Compiti scritti:
1: Elenca le cattedrali ortodosse menzionate nel brano sulle Chiese ortodosse in Europa e indica per ognuna la città in cui si trova.
2: Stampa la parte del brano sulle Chiese ortodosse in Europa compresa tra "Un rinnovamento che" e "Giovanni Paolo II.", estremi inclusi.

Le Chiese ortodosse in Europa
Di questa particolare situazione europea ha parlato padre Hyacinthe Destivelle, officiale del Pontificio Consiglio per la Promozione dell’Unità dei Cristiani, intervenendo a Strasburgo all’incontro che ha celebrato i cinquanta anni della partecipazione della Santa Sede al Consiglio d’Europa. L’incontro ha avuto luogo tra il 7 gennaio e ha visto anche la partecipazione dell’arcivescovo Paul Richard Gallagher.
Padre Destivelle è andato ad analizzare soprattutto l’apporto delle Chiese ortodosse in Europa, diventato cruciale dopo la caduta della Cortina di Ferro. “Basta ricordare – ha detto – che dopo il 1989 dieci paesi maggioranza ortodossa hanno aderito al Consiglio d’Europa: la Bulgaria, la Romania, l’Ucraina, la Moldavia, la Macedonia del Nord, la Russia, la Georgia, l’Armenia, la Serbia e il Montenegro”. Queste si sono aggiunte a Grecia e Cipro, che erano fino ad allora le due sole Chiese ortodosse membro di quell’istituzione.
Insomma, la caduta della Cortina di Ferro ha “permesso di prendere una rinnovata coscienza che l’ortodossia è una realtà essenzialmente europea”. Sebbene l’ortodossia non rappresenti che l’8 per cento dei cittadini Europea, la pratica religiosa è molto elevata, testimoniata anche dal “rinnovamento spettacolare ma fragile delle Chiese ortodosse in Europa”.
Un rinnovamento che si è rispecchiato – nota padre Destivelle – in un forte nazionalismo da parte di quelle Chiese in nazioni sotto l’Unione Sovietica (l’85 per cento degli ortodossi del mondo, in periodo di Cortina di Ferro, era nel blocco sovietico), e questo ha portato alla costruzione di grandi cattedrali ortodosse ovunque: quella di Cristo Salvatore a Mosca nel 2000, quella della Santa Trinità a Tbilisi nel 2004, quella della Resurrezione di Cristo a Podgorica nel 2013, quella della Resurrezione di Cristo a Tirana nel 2014, quella di San Sava a Belgrado nel 2019 e quella della Redenzione Nazionale a Bucarest nel 2018, la più grande al mondo, la cui costruzione è cominciata grazie a una donazione di Giovanni Paolo II.

Record archiviati:

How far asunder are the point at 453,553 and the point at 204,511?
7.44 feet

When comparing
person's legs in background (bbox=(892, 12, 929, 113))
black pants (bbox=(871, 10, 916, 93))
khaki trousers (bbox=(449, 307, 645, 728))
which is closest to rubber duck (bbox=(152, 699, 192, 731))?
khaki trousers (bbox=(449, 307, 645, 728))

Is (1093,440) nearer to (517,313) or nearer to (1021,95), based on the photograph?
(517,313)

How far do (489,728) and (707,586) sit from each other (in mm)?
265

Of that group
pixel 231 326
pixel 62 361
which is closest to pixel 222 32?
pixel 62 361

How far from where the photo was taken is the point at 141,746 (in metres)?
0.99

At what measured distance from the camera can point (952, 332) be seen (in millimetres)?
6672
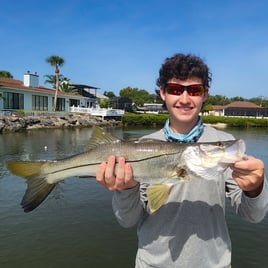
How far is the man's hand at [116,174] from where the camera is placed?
8.34 ft

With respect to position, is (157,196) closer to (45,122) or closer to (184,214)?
(184,214)

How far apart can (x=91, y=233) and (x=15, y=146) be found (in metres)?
17.6

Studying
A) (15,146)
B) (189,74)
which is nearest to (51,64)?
(15,146)

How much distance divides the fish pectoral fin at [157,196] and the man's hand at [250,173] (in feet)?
1.81

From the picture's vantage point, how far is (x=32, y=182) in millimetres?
2885

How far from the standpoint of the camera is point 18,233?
8.38m

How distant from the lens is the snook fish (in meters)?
2.35

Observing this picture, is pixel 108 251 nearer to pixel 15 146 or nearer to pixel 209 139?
pixel 209 139

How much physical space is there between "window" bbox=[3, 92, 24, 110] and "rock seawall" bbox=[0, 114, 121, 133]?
508cm

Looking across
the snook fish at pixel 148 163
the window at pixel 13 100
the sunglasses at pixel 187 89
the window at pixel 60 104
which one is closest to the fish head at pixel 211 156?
the snook fish at pixel 148 163

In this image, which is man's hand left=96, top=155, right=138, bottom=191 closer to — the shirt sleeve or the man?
the man

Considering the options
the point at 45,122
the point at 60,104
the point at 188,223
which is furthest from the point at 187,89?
the point at 60,104

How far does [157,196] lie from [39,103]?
165 ft

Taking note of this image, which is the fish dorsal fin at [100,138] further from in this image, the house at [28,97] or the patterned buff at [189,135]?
the house at [28,97]
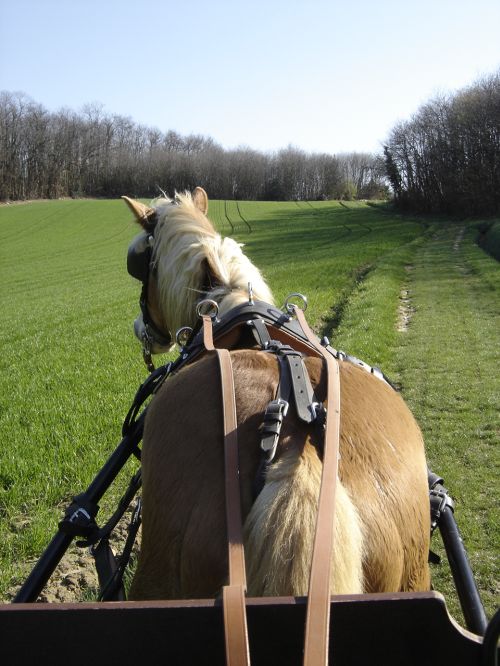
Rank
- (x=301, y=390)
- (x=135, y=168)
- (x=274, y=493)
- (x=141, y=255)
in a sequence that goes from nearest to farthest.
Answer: (x=274, y=493)
(x=301, y=390)
(x=141, y=255)
(x=135, y=168)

Risposte per compito:
1:
- Cristo Salvatore, Mosca
- Santa Trinità, Tbilisi
- Resurrezione di Cristo, Podgorica
- Resurrezione di Cristo, Tirana
- San Sava, Belgrado
- Redenzione Nazionale, Bucarest

2:
Un rinnovamento che si è rispecchiato – nota padre Destivelle – in un forte nazionalismo da parte di quelle Chiese in nazioni sotto l’Unione Sovietica (l’85 per cento degli ortodossi del mondo, in periodo di Cortina di Ferro, era nel blocco sovietico), e questo ha portato alla costruzione di grandi cattedrali ortodosse ovunque: quella di Cristo Salvatore a Mosca nel 2000, quella della Santa Trinità a Tbilisi nel 2004, quella della Resurrezione di Cristo a Podgorica nel 2013, quella della Resurrezione di Cristo a Tirana nel 2014, quella di San Sava a Belgrado nel 2019 e quella della Redenzione Nazionale a Bucarest nel 2018, la più grande al mondo, la cui costruzione è cominciata grazie a una donazione di Giovanni Paolo II.